3. Adobe: fueling the world’s “digital transformation”
Much has changed since the dawn of the Internet in the 1990s. More than just a means of obtaining information, the Internet has created an interconnected digital world which is now the very foundation of business operations and the means of. obtaining and providing goods and services. This “digital transformation” was already underway before COVID-19, but businesses and individuals dragging their feet to make the necessary technology updates have had a fire burning in recent months.
This is where Adobe (and a growing rival salesforce.com) comes into play. Adobe started out as a developer of creative software, but has used its leadership in this area as leverage into a comprehensive business software suite. From day-to-day management of workflows (like signing documents electronically) to managing marketing (buying ads and monitoring data) to authoring tools (graphic design and digital content creation), Adobe covers activities. The options that await him in the years to come seem endless.
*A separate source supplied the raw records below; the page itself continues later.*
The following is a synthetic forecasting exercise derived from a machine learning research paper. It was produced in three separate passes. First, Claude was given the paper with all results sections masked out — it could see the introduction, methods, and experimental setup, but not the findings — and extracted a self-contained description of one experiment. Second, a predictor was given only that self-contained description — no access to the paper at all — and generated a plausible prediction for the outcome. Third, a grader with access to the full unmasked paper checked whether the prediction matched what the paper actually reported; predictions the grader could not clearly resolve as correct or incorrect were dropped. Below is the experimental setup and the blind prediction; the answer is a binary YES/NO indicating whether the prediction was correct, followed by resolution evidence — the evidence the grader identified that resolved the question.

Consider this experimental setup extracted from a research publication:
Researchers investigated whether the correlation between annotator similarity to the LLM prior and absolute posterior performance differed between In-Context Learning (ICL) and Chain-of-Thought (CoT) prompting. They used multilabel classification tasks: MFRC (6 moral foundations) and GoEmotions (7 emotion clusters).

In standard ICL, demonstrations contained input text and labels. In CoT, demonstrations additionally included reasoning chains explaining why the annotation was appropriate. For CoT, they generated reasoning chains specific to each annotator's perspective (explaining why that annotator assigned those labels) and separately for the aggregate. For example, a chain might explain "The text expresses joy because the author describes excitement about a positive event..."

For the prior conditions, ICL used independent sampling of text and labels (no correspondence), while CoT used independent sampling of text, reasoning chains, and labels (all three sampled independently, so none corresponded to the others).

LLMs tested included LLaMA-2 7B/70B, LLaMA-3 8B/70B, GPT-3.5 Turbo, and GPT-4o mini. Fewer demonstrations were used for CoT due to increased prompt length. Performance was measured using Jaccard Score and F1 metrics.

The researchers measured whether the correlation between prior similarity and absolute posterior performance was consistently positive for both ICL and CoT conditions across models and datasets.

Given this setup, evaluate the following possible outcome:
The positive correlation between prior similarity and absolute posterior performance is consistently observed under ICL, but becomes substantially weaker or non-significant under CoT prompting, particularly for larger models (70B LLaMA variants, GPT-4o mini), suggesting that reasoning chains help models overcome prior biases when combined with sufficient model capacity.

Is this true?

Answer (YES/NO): NO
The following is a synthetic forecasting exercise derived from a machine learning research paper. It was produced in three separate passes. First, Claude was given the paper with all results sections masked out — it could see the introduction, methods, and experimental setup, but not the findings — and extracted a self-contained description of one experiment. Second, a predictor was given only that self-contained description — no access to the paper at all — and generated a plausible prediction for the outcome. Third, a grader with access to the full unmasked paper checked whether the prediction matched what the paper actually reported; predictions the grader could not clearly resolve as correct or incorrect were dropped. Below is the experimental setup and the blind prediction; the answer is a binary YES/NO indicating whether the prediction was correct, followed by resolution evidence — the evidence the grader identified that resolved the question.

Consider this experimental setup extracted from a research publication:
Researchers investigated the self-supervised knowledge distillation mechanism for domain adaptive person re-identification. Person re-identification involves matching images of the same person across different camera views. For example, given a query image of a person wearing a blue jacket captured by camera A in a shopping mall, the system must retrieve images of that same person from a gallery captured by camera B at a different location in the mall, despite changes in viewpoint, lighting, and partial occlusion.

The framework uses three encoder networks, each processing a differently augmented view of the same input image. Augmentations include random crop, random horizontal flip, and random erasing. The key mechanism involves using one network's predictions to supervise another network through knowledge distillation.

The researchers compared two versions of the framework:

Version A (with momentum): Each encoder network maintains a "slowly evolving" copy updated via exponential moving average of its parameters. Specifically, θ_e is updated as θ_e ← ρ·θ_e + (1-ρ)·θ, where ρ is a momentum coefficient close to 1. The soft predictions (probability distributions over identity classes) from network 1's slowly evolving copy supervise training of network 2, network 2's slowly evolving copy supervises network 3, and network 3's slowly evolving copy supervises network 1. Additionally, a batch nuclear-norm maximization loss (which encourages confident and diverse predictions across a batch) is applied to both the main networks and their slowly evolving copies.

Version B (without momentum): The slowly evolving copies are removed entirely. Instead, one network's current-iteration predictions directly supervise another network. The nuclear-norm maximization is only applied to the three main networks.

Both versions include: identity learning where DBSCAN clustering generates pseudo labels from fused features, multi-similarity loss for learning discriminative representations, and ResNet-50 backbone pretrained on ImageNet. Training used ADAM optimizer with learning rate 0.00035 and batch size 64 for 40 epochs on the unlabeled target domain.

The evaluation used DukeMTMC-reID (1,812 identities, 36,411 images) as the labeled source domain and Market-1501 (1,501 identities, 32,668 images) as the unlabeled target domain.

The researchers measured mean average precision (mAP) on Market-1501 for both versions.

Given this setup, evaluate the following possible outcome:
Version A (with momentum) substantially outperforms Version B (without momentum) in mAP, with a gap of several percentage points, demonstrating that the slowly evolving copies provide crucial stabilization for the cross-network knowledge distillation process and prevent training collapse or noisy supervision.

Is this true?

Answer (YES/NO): YES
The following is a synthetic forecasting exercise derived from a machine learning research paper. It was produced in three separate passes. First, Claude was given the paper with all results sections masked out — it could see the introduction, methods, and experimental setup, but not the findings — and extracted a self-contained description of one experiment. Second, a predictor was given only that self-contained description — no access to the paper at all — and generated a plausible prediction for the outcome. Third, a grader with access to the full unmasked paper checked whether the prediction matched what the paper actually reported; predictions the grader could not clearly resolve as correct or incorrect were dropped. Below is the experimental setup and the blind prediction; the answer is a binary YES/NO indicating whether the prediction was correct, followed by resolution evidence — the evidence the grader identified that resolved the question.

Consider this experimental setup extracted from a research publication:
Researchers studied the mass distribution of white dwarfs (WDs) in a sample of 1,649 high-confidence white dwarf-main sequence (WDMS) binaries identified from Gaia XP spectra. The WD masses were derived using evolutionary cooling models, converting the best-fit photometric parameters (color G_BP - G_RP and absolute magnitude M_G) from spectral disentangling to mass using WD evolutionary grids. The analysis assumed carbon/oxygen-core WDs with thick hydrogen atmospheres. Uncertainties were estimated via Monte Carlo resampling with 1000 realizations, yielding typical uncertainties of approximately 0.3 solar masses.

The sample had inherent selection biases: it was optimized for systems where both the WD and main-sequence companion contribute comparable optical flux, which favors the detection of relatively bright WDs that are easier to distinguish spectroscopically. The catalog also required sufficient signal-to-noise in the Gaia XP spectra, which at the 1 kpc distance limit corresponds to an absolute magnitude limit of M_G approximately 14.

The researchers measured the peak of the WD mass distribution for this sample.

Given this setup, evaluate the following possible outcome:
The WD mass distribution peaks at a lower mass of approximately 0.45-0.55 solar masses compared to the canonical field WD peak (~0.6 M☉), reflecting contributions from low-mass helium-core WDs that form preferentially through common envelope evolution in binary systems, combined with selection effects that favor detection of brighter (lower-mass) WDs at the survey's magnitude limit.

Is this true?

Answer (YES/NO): NO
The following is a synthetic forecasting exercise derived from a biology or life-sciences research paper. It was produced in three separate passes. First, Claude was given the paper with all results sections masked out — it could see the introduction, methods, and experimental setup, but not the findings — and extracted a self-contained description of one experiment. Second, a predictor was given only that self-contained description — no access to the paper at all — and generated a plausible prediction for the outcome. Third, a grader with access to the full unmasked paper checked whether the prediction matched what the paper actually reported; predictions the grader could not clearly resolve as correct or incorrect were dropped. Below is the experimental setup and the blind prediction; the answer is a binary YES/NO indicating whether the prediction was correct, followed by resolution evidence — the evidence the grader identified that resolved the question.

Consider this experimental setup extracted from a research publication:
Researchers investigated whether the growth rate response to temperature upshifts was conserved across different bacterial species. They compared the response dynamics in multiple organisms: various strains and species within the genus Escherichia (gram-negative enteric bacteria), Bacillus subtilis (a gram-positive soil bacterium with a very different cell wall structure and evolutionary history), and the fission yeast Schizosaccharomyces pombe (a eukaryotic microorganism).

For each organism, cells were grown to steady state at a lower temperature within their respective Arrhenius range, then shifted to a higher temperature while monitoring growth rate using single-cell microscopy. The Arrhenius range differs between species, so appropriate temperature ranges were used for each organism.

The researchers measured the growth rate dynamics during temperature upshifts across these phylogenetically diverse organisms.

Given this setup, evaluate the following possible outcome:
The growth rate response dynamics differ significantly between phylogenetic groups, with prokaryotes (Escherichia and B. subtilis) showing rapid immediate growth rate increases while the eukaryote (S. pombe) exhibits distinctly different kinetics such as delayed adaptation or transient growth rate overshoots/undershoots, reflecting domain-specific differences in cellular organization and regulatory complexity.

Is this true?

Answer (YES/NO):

Highlighting how important this technologist has become, revenue grew 14% to $ 3.13 billion in the second quarter of fiscal 2020 (the three months ending in May) and management expects another increase by 11% in the third quarter. The world may be in the throes of a recession, but spending on Adobe products continues almost unabated. And with the need for software and cloud services only expected to increase over the next 10 years, Adobe is at the forefront of a massive industry worth hundreds of billions of dollars worldwide every year and growing steadily.
Currently valued at over $ 220 billion, this software company has the furthest reaching $ 1 trillion on this list. But still in expansion mode and totaling enviable operating margins of around 30%, there’s a lot to like about Adobe. It’s not unreasonable to think that it will be close to the 13-digit market cap range in a decade.